Example sizes/models/values/ranges may have been given, although embodiments are not limited to the same. As manufacturing techniques (e.g., photolithography) mature over time, it is expected that devices of smaller size could be manufactured. In addition, well known power/ground connections to IC chips and other components may or may not be shown within the figures, for simplicity of illustration and discussion, and so as not to obscure certain aspects of the embodiments. Further, arrangements may be shown in block diagram form in order to avoid obscuring embodiments, and also in view of the fact that specifics with respect to implementation of such block diagram arrangements are highly dependent upon the platform within which the embodiment is to be implemented, i.e., such specifics should be well within purview of one skilled in the art. Where specific details (e.g., circuits) are set forth in order to describe example embodiments, it should be apparent to one skilled in the art that embodiments can be practiced without, or with variation of, these specific details. The description is thus to be regarded as illustrative instead of limiting.
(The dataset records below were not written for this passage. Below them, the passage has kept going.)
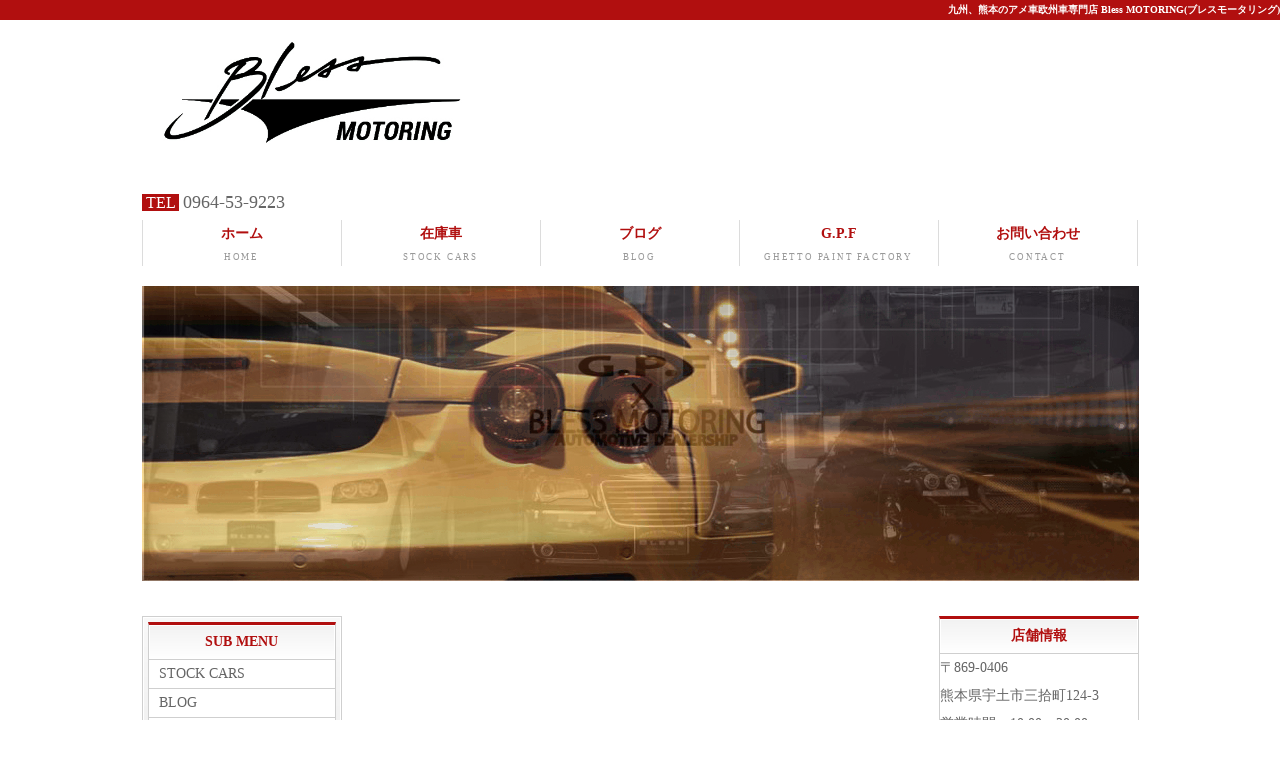

--- FILE ---
content_type: text/html
request_url: http://blessmotor.net/index.html
body_size: 8680
content:
<!doctype html>
<html lang="ja">
<head>
<meta http-equiv="content-type" content="text/html; charset=UTF-8" />
<title>九州、熊本のアメ車欧州車専門店 Bless MOTORING(ブレスモータリング)</title>
<meta name="viewport" content="width=device-width, initial-scale=1.0">
<meta name="copyright" content="Bless MOTORING">
<meta name="description" content="九州は熊本から全国へアメ車・欧州車の専門店ブレスモータリングです。当社ではご購入からアフターメンテナンスまでトータルでサポート致します。お客様のご予算やニーズに合わせて新車から中古車をアメリカから直輸入する当社オーダーシステムも完備、大好評です。もちろん全車保証付きです。当社独自の長期保証も有りますので、安心してお車のご検討をされて下さい。">
<meta name="keywords" content="アメ車販売店,アメ車専門店,アメ車中古車販売,アメ車整備,アメ車修理,欧州車販売店,欧州車専門店,欧州車中古車販売,欧州車整備,欧州車修理,ブレスモータリング,Bless MOTORING,熊本 アメ車販売,熊本 欧州車販売,熊本 輸入車販売">
<link rel="stylesheet" href="css/style.css">
<!--[if lt IE 9]>
<script src="http://html5shiv.googlecode.com/svn/trunk/html5.js"></script>
<![endif]-->
<script type="text/javascript" src="js/openclose.js"></script>
<style type="text/css">
.auto-style1 {
	color: #FFFFFF;
	font-size: medium;
	background-color: #B10F0F;
}
.auto-style2 {
	font-size: medium;
}
.auto-style3 {
	font-size: large;
}
.auto-style4 {
	font-size: medium;
	background-image: url('images/BMlogo.jpg');
}
.auto-style5 {
	text-align: left;
}
.auto-style6 {
	color: #FFFFFF;
}
</style>
</head>

<body id="top">

<h1><a href="index.html">九州、熊本のアメ車欧州車専門店 Bless MOTORING(ブレスモータリング)</a></h1>

<div id="container">

<header>
<h1><a href="index.html"><img src="images/logo.jpg" width="300" height="105" alt=""></a></h1>
	<p><span class="auto-style1">&nbsp;TEL </span><span class="auto-style2">&nbsp;</span><span class="auto-style3">0964-53-9223</span></p>
</header>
The term “coupled” may be used herein to refer to any type of relationship, direct or indirect, between the components in question, and may apply to electrical, mechanical, fluid, optical, electromagnetic, electromechanical or other connections. In addition, the terms “first”, “second”, etc. may be used herein only to facilitate discussion, and carry no particular temporal or chronological significance unless otherwise indicated.
As used in this application and in the claims, a list of items joined by the term “one or more of” may mean any combination of the listed terms. For example, the phrases “one or more of A, B or C” may mean A, B, C; A and B; A and C; B and C; or A, B and C.
Those skilled in the art will appreciate from the foregoing description that the broad techniques of the embodiments can be implemented in a variety of forms. Therefore, while the embodiments have been described in connection with particular examples thereof, the true scope of the embodiments should not be so limited since other modifications will become apparent to the skilled practitioner upon a study of the drawings, specification, and following claims.